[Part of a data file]
::::
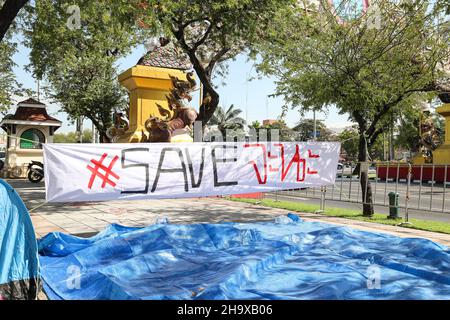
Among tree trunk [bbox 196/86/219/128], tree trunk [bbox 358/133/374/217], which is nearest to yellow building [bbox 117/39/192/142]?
tree trunk [bbox 196/86/219/128]

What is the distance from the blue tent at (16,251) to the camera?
462 centimetres

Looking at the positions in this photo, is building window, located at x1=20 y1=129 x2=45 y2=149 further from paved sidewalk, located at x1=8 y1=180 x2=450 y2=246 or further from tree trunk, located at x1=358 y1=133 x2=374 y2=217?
tree trunk, located at x1=358 y1=133 x2=374 y2=217

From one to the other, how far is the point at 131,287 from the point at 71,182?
2597 millimetres

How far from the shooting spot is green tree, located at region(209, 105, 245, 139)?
185 ft

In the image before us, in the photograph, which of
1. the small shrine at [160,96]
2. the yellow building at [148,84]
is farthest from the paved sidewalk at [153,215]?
the yellow building at [148,84]

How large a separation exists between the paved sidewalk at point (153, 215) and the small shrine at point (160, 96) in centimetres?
262

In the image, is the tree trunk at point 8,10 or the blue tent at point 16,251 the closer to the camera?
the blue tent at point 16,251

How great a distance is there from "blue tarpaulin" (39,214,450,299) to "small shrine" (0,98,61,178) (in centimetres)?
2365

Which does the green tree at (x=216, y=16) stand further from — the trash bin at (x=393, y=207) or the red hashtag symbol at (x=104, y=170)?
the trash bin at (x=393, y=207)

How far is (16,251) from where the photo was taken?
15.7 feet

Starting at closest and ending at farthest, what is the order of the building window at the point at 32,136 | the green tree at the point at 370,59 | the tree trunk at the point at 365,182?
the green tree at the point at 370,59, the tree trunk at the point at 365,182, the building window at the point at 32,136
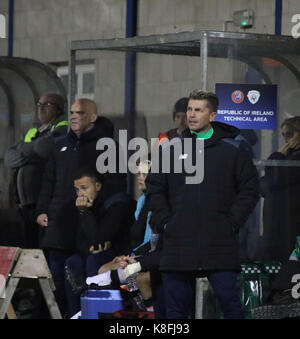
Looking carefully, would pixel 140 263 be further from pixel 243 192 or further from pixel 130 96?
pixel 130 96

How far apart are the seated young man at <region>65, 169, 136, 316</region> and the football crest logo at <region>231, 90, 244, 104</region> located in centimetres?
112

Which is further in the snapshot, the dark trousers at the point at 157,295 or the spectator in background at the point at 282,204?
the spectator in background at the point at 282,204

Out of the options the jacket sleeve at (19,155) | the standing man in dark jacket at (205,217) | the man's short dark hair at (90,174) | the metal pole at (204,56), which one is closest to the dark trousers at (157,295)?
the standing man in dark jacket at (205,217)

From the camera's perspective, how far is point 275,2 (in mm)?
10969

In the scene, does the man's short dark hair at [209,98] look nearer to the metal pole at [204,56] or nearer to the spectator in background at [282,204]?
the metal pole at [204,56]

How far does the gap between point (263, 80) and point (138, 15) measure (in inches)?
109

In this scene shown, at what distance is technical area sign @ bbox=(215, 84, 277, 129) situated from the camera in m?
9.52

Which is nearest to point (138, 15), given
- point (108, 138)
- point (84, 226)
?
point (108, 138)

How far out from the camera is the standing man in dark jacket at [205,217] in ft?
27.5

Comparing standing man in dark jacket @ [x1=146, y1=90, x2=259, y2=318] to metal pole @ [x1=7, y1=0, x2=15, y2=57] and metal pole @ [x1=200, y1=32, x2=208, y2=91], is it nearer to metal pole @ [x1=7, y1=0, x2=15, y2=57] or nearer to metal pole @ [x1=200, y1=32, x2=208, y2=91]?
metal pole @ [x1=200, y1=32, x2=208, y2=91]

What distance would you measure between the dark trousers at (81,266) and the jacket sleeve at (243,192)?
1607 mm

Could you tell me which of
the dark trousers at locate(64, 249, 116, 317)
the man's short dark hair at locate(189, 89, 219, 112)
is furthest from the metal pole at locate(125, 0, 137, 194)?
the man's short dark hair at locate(189, 89, 219, 112)

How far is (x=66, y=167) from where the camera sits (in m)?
10.3

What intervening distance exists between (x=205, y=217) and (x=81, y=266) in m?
1.84
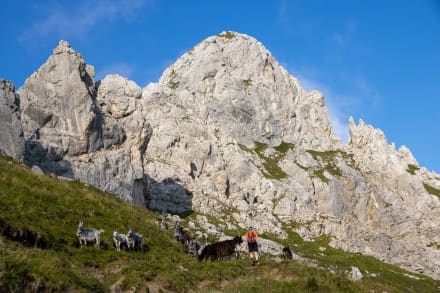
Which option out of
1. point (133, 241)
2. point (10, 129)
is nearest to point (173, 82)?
point (10, 129)

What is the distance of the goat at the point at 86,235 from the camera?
977 inches

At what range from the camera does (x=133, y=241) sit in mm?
26547

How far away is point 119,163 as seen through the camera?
3081 inches

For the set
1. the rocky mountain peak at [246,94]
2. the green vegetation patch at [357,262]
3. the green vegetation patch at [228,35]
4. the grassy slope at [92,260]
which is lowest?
the grassy slope at [92,260]

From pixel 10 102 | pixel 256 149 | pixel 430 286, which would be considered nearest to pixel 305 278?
pixel 10 102

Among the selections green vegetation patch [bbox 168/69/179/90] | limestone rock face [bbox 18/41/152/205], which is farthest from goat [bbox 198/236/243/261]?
green vegetation patch [bbox 168/69/179/90]

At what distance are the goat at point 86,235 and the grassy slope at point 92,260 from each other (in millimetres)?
355

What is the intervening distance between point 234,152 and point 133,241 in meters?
101

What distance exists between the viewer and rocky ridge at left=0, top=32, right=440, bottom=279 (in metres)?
79.1

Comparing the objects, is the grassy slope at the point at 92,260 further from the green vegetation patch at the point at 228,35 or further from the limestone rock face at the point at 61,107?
the green vegetation patch at the point at 228,35

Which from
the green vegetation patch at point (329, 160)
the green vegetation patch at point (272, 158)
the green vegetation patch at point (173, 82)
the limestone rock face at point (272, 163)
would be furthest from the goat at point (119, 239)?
the green vegetation patch at point (173, 82)

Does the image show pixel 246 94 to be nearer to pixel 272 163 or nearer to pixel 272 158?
pixel 272 158

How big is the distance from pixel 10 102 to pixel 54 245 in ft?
133

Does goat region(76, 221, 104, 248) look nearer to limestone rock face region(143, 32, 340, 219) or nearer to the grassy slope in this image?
the grassy slope
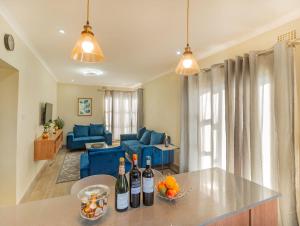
::::
Please gather every line of the records that contains the word "trash" and list those lines.

### Response below
Which does the green tree at (x=216, y=16) stand further from — the trash bin at (x=393, y=207) or the red hashtag symbol at (x=104, y=170)?
the trash bin at (x=393, y=207)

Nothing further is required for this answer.